AI Article Synopsis

  • Embryonic stem cells (ESCs) can remain undifferentiated and have the ability to develop into various cell types from the three germ layers, making them valuable for research and potential medical applications.
  • Researchers successfully derived permanent canine ESC lines from early-stage embryos, which show similarities to human ESCs in terms of specific protein expression and cell characteristics.
  • These canine ESCs also demonstrated the ability to form different cell types in lab settings and teratomas in living organisms, presenting opportunities to investigate ESC-based treatments for human diseases using large animal models.

Article Abstract

Embryonic stem cells (ESCs) represent permanent cell lines that can be maintained in an undifferentiated state. In an environment that induces differentiation, they form derivatives of the three embryonic germ layers: mesoderm, ectoderm, and endoderm. These characteristics give ESCs great potential for both basic research and clinical applications in the areas of regenerative medicine and tissue engineering. The establishment of ESCs from large animals that model human diseases is of significant importance. We describe the derivation of permanent canine cell lines from preimplantation-stage embryos.

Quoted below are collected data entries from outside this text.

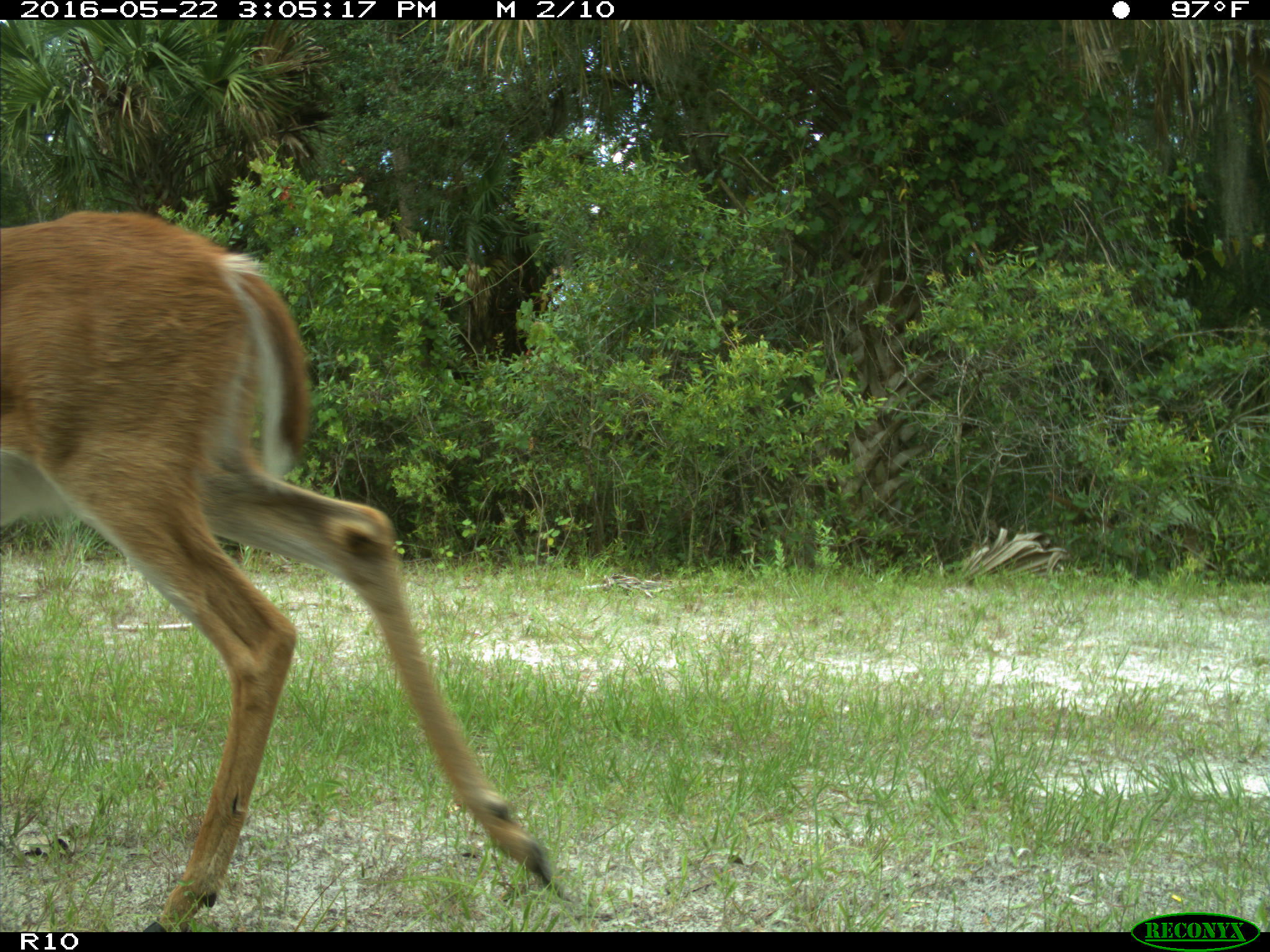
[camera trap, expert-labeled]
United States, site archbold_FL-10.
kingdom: Animalia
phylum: Chordata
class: Mammalia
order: Artiodactyla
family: Cervidae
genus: Odocoileus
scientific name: Odocoileus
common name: deer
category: unidentified deer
Unidentified deer (deer) (Odocoileus).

Similar to human ESCs, canine ESCs expressed OCT3/4, NANOG, SOX2, SSEA-3, SSEA-4, TRA-1-60, TRA-1-81, and alkaline phosphatase, whereas they expressed very low levels of SSEA-1. They maintained a normal karyotype and morphology typical of undifferentiated ESCs after multiple in vitro passages and rounds of cryopreservation. Plating cells in the absence of a feeder layer, either in attachment or suspension culture, resulted in the formation of embryoid bodies and their differentiation to multiple cell types. In vivo, canine ESCs gave rise to teratomas comprising cell types of all three embryonic germ layers. These cells represent the first pluripotent canine ESC lines with both in vitro and in vivo differentiation potential and offer the exciting possibility of testing the efficacy and safety of ESC-based therapies in large animal models of human disease.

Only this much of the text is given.